▸ **Selected passage**:
[aarch64-port-dev ] RFR (S) 8131682: C1 should use multibyte nops everywhere

Fri Jul 24 10:38:10 UTC 2015

Hi Aleksey,

thanks for pointing us to that change!
Looks good, but does not compile. Default arg should only be in the header.
See below.

Ppc part reviewed and I don’t need a new webrev.

Best regards,
  Goetz.

--- a/src/cpu/ppc/vm/assembler_ppc.inline.
+++ b/src/cpu/ppc/vm/assembler_ppc.inline.hpp
@@ -210,7 +210,7 @@
 inline void Assembler::extsw(   Register a, Register s)                { emit_int32(EXTSW_OPCODE   | rta(a) | rs(s) | rc(0)); }

 // extended mnemonics
-inline void Assembler::nop()                              { Assembler::ori(R0, R0, 0); }
+inline void Assembler::nop(int count)                     { for (int i = 0; i < count; i++) { Assembler::ori(R0, R0, 0); } }
 // NOP for FP and BR units (different versions to allow them to be in one group)
 inline void Assembler::fpnop0()                           { Assembler::fmr(F30, F30); }
 inline void Assembler::fpnop1()                           { Assembler::fmr(F31, F31); }


g++ 4.8.3:
In file included from /sapmnt/home1/d045726/oJ/8131682-hs-comp/src/share/vm/asm/assembler.inline.hpp:43:0,                                                                                   
                 from /sapmnt/home1/d045726/oJ/8131682-hs-comp/src/cpu/ppc/vm/macroAssembler_ppc.inline.hpp:29,                                                                              
                 from /sapmnt/home1/d045726/oJ/8131682-hs-comp/src/share/vm/asm/macroAssembler.inline.hpp:43,                                                                                
                 from ../generated/adfiles/ad_ppc_64.cpp:56:                                                                                                                                 
/sapmnt/home1/d045726/oJ/8131682-hs-comp/src/cpu/ppc/vm/assembler_ppc.inline.hpp:213:41: error: default argument given for parameter 1 of void Assembler::nop(int) [-fpermissive]          
 inline void Assembler::nop(int count = 1)                 { for(int i = 0; i < count; i++)

▸ **Recorded information**:
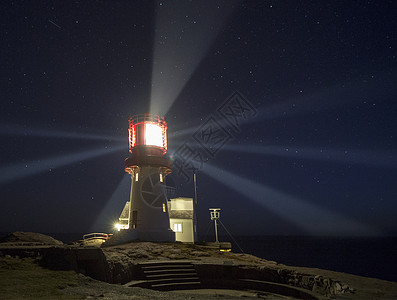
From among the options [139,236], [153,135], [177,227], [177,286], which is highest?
[153,135]

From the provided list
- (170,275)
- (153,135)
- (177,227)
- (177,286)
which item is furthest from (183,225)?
(177,286)

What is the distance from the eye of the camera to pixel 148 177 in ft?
81.3

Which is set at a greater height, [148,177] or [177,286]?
[148,177]

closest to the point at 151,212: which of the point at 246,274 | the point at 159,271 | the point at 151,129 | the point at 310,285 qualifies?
the point at 151,129

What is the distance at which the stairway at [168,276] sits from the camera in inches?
486

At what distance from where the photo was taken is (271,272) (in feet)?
42.0

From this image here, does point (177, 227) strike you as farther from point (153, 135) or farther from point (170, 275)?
point (170, 275)

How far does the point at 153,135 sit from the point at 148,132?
1.88 feet

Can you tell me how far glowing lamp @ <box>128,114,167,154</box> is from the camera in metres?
24.7

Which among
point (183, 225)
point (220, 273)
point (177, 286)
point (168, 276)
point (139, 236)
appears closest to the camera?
point (177, 286)

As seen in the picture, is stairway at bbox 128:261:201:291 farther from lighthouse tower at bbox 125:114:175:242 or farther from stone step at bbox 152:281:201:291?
lighthouse tower at bbox 125:114:175:242

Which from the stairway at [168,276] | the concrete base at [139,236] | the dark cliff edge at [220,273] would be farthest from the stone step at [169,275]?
the concrete base at [139,236]

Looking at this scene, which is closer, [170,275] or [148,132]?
[170,275]

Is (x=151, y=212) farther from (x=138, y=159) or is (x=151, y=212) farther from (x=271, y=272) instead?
(x=271, y=272)
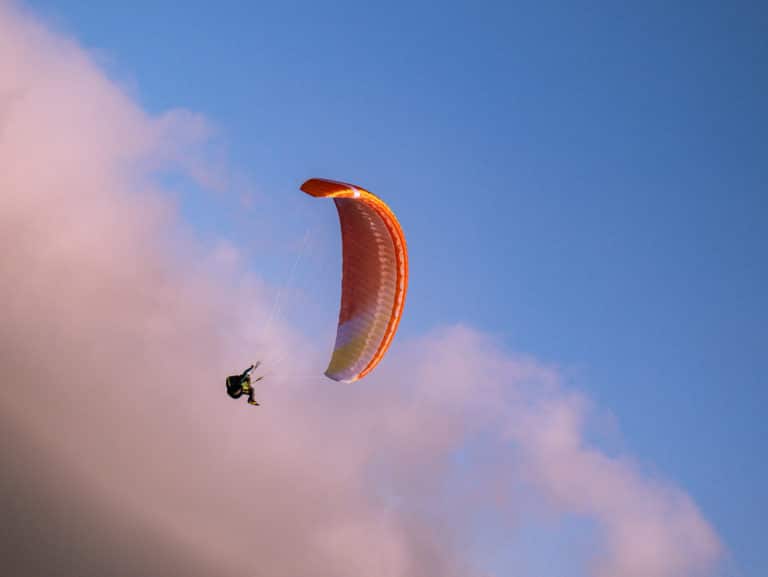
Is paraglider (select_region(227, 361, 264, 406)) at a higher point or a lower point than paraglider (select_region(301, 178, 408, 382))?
lower

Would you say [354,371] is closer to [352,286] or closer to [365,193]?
[352,286]

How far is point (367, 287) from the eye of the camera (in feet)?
98.1

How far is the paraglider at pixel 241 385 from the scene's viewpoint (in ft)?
94.3

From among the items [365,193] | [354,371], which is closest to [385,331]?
[354,371]

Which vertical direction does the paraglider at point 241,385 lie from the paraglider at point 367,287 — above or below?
below

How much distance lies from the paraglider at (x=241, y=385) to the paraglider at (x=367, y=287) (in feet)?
11.4

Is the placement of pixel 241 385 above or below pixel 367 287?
below

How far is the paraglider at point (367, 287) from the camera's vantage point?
93.6 ft

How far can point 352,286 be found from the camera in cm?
3058

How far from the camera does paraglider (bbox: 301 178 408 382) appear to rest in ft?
93.6

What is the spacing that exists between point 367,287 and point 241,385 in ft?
23.3

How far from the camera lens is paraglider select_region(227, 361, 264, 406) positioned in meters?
28.7

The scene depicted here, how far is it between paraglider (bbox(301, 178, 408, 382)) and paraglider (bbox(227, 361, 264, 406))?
349 centimetres

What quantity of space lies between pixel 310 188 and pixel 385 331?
759 centimetres
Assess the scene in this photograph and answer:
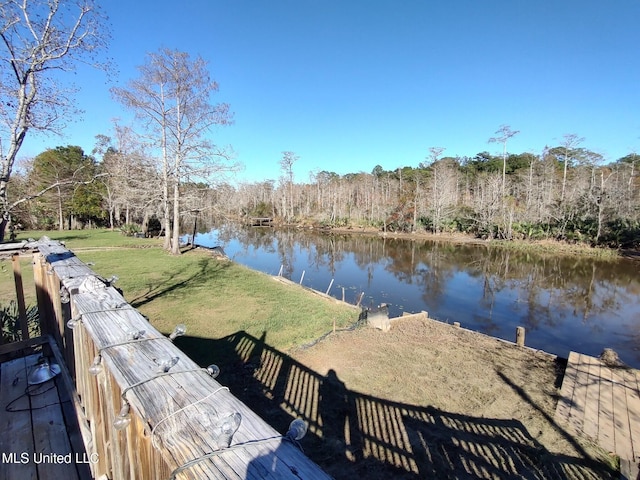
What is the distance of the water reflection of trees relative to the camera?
12992 millimetres

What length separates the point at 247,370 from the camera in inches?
235

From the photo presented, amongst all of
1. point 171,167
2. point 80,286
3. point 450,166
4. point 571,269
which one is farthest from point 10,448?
point 450,166

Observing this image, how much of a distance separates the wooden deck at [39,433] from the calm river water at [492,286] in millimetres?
10304

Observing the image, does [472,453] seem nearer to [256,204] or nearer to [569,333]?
[569,333]

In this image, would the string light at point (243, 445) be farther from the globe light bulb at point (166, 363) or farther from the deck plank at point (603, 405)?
the deck plank at point (603, 405)

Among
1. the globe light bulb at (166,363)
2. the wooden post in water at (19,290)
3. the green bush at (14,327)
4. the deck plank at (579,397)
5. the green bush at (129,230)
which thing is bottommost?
the deck plank at (579,397)

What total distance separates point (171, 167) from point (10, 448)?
49.7ft

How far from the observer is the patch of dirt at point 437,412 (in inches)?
161

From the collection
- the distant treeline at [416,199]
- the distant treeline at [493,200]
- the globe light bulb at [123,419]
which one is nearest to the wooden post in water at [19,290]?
the globe light bulb at [123,419]

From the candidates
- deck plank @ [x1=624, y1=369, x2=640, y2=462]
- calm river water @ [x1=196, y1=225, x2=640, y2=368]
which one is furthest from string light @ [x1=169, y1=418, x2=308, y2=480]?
calm river water @ [x1=196, y1=225, x2=640, y2=368]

▸ **Goal of the exercise**: Continue the code review email about C1 multibyte nops from the point where it stops. Nothing in the listing is used here.

▸ **Reply to the task**:
                                         ^                                                                                                                                                   
In file included from /sapmnt/home1/d045726/oJ/8131682-hs-comp/src/share/vm/asm/assembler.hpp:434:0,                                                                                         
                 from /sapmnt/home1/d045726/oJ/8131682-hs-comp/src/cpu/ppc/vm/nativeInst_ppc.hpp:29,                                                                                         
                 from /sapmnt/home1/d045726/oJ/8131682-hs-comp/src/share/vm/code/nativeInst.hpp:41,                                                                                          
                 from ../generated/adfiles/ad_ppc_64.hpp:57,                                                                                                                                 
                 from ../generated/adfiles/ad_ppc_64.cpp:54:                                                                                                                                 
/sapmnt/home1/d045726/oJ/8131682-hs-comp/src/cpu/ppc/vm/assembler_ppc.hpp:1383:15: error: after previous specification in void Assembler::nop(int) [-fpermissive]                          
   inline void nop(int count = 1);                                                                                                                                                           
               ^     


-----Original Message-----
From: hotspot-compiler-dev [mailto:hotspot-compiler-dev-bounces at openjdk.java.net] On Behalf Of Aleksey Shipilev
Sent: Friday, July 24, 2015 11:49 AM
To: Dean Long; hotspot compiler
Cc: ppc-aix-port-dev at openjdk.java.net; aarch64-port-dev at openjdk.java.net
Subject: Re: RFR (S) 8131682: C1 should use multibyte nops everywhere

* PGP Signed by an unknown key

(explicitly cc'ing AArch64 and PPC folks)

Thanks,
-Aleksey

On 22.07.2015 11:10, Aleksey Shipilev wrote:
> Thanks for review, Dean!
> 
> I'd like to hear the opinions of AArch64 and Power folks, since we
> contaminate their assemblers a bit to gain access to x86 fat nops.
> 
> -Aleksey
> 
> On 21.07.2015 23:28, Dean Long wrote:
>> This version looks good.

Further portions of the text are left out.